• [BRIEF]: In the records below, repeat exactly the lines between the line holding "INSTALLATION GUIDE OF SLIPCOVER" and the line holding "6.Inset the excess", inclusive, and drop the pictures.

• [RECORD EXTRACTS]:

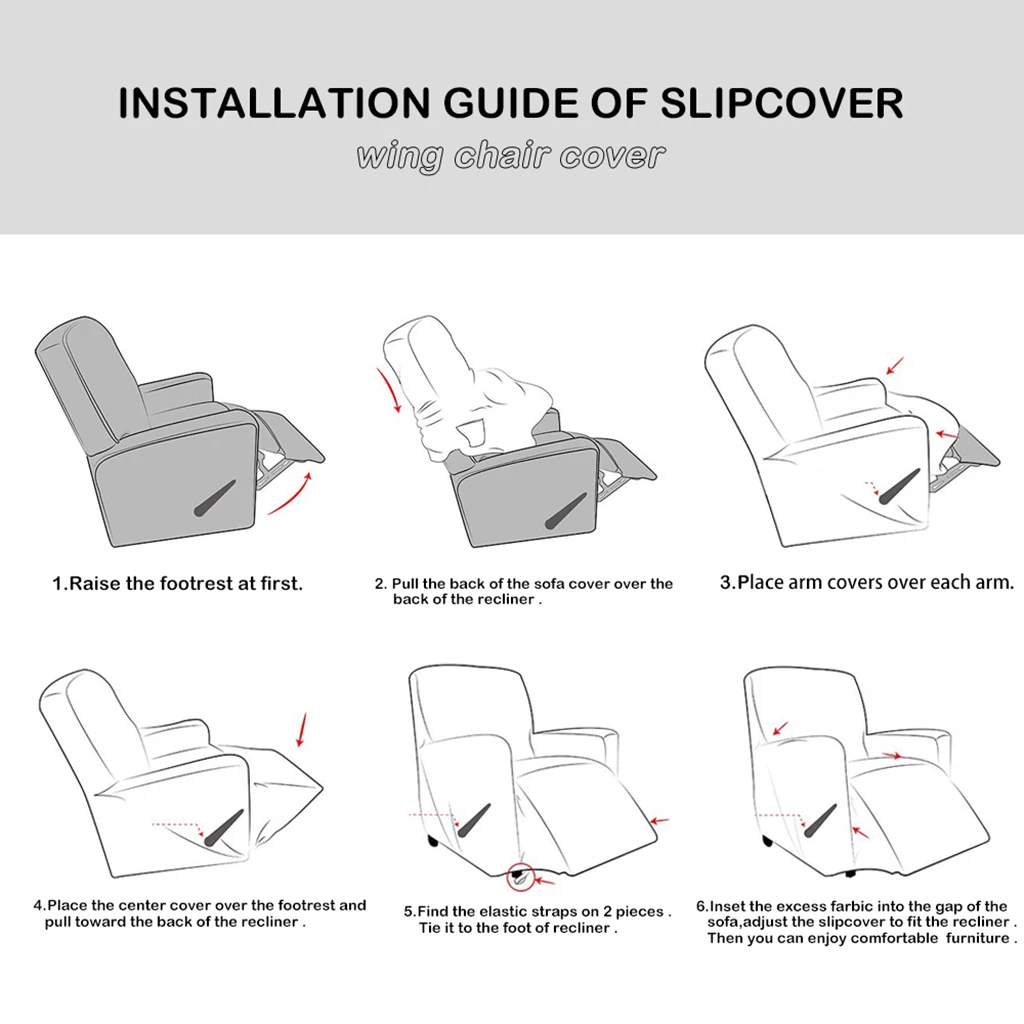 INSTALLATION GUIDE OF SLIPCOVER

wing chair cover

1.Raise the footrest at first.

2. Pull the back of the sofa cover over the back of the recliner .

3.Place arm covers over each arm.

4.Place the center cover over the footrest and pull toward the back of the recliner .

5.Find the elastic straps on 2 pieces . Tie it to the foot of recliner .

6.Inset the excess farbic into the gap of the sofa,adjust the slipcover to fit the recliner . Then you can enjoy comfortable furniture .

==

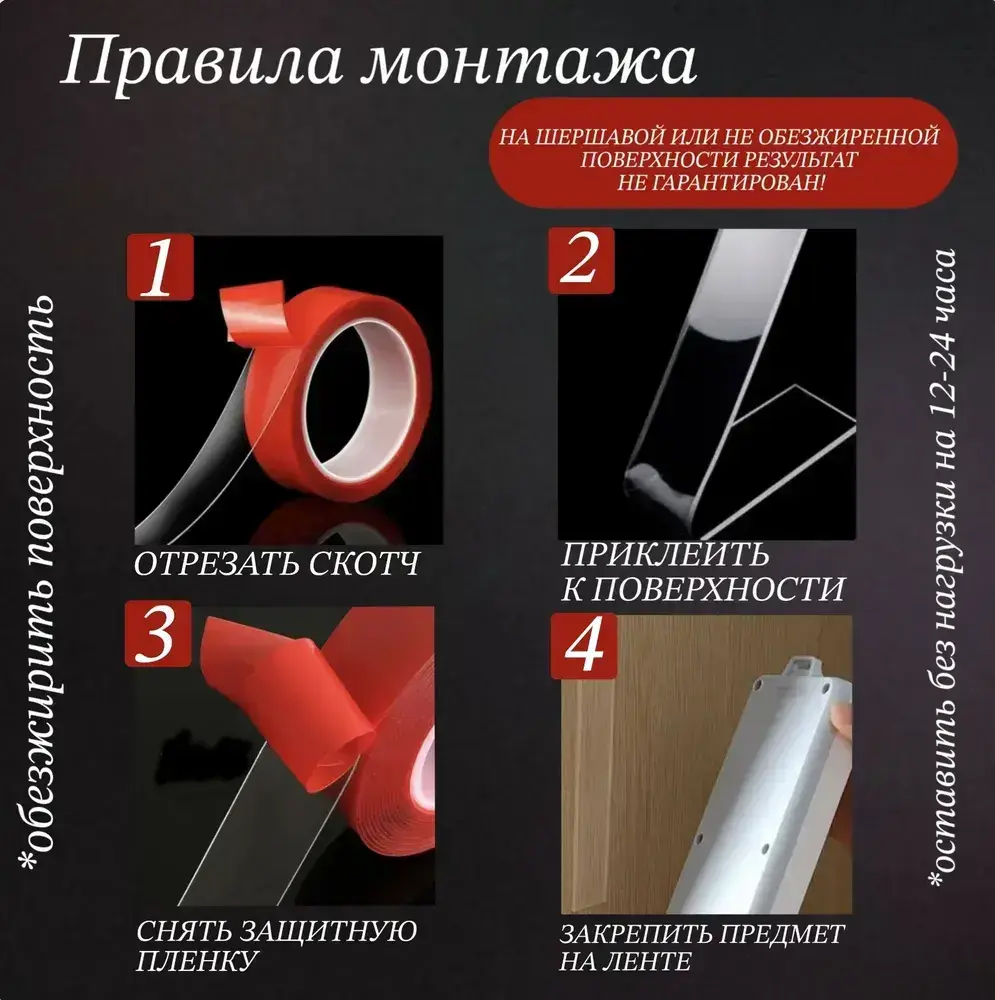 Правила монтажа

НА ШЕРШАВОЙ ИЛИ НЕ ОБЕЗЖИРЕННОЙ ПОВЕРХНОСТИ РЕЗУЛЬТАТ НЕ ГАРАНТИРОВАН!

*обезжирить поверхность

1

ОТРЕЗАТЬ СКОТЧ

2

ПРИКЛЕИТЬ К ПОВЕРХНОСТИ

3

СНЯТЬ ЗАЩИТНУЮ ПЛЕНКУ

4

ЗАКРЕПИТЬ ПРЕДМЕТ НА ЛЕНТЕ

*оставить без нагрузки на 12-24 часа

• [OUTPUT OF THE TASK]:
 INSTALLATION GUIDE OF SLIPCOVER

wing chair cover

1.Raise the footrest at first.

2. Pull the back of the sofa cover over the back of the recliner .

3.Place arm covers over each arm.

4.Place the center cover over the footrest and pull toward the back of the recliner .

5.Find the elastic straps on 2 pieces . Tie it to the foot of recliner .

6.Inset the excess farbic into the gap of the sofa,adjust the slipcover to fit the recliner . Then you can enjoy comfortable furniture .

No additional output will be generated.